One: "What are the advertising rules for law firms in my province?" A good agency can answer this without Googling it during the call. They should know Rule 4.2 in Ontario, the disclaimer requirements in BC, the bilingual requirements in Quebec. If they say "we follow best practices for legal advertising," that's not an answer. That's a deflection.
Two: "Who will own the Google Ads and Google Business Profile accounts?" The answer should be: you will. Always. The agency is a manager on the account, not the owner. If they hesitate on this, or say they use a shared account structure for efficiency, end the conversation.
Three: "Can you show me a case study with actual consultation numbers, not just traffic?" Per research from BestLawFirms.com, only 41% of Canadian law firms measure marketing ROI effectively. The other 59% are paying for reports that don't connect to revenue. A good agency has at least one example where they can say: here's what the firm was getting before, here's what they got after, and here's how we tracked it. If the case study is all rankings and traffic, it's not a case study. It's a brochure.

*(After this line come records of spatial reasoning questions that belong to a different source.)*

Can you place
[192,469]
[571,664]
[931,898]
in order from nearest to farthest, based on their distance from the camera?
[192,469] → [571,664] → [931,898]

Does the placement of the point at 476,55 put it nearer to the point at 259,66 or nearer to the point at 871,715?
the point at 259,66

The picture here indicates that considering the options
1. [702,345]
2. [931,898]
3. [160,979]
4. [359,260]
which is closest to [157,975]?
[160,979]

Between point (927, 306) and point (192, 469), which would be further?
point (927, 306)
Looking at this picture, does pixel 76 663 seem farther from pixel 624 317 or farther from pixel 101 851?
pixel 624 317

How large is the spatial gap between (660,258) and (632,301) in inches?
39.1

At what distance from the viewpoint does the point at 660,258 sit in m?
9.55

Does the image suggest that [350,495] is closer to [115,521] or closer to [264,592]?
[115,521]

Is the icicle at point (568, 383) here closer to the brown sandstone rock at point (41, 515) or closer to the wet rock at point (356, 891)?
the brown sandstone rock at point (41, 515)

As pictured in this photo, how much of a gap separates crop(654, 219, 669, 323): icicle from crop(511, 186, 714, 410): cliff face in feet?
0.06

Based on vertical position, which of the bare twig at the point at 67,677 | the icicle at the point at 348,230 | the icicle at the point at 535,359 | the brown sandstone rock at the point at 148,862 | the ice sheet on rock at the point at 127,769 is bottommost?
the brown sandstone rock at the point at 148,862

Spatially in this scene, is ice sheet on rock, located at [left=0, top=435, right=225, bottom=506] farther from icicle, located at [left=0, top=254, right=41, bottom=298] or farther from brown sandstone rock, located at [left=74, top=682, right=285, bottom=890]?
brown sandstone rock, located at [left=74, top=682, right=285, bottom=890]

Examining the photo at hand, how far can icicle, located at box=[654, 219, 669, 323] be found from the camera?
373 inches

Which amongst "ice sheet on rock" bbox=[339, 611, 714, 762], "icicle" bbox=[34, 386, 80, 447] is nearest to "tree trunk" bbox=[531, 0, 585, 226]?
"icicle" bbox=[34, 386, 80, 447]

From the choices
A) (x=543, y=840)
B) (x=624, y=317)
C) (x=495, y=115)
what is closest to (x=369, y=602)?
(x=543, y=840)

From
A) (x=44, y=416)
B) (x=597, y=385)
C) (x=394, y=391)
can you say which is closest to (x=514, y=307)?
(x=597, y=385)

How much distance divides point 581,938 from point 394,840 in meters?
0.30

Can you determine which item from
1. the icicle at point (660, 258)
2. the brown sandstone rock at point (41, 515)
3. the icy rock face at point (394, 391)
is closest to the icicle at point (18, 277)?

For a broader look at how to build your firm's online presence beyond just search, including social, content, and paid strategy, see our guide on law firm online marketing.
Red Flags to Watch Before You Sign
Use this as a checklist when you're evaluating an agency proposal.
- They promise "page 1 rankings" or "X qualified leads per month." Both are against Law Society rules in most provinces if framed as guarantees.
- They set up your accounts in their name. This is a hostage situation waiting to happen.
- They produce content without a human review step. AI-generated legal content that goes live without approval is a compliance risk, not just a quality risk.
- They use testimonials from other law firm clients on their own website. If they don't understand why that's complicated, they don't understand your industry.
- They can't name the specific advertising rule in your province. Not "we know legal marketing." The actual rule number.
- The reporting is impressions, clicks, and rankings only. No link to consultations or signed retainers.
- They share leads with multiple firms. You want to be the only firm getting your leads.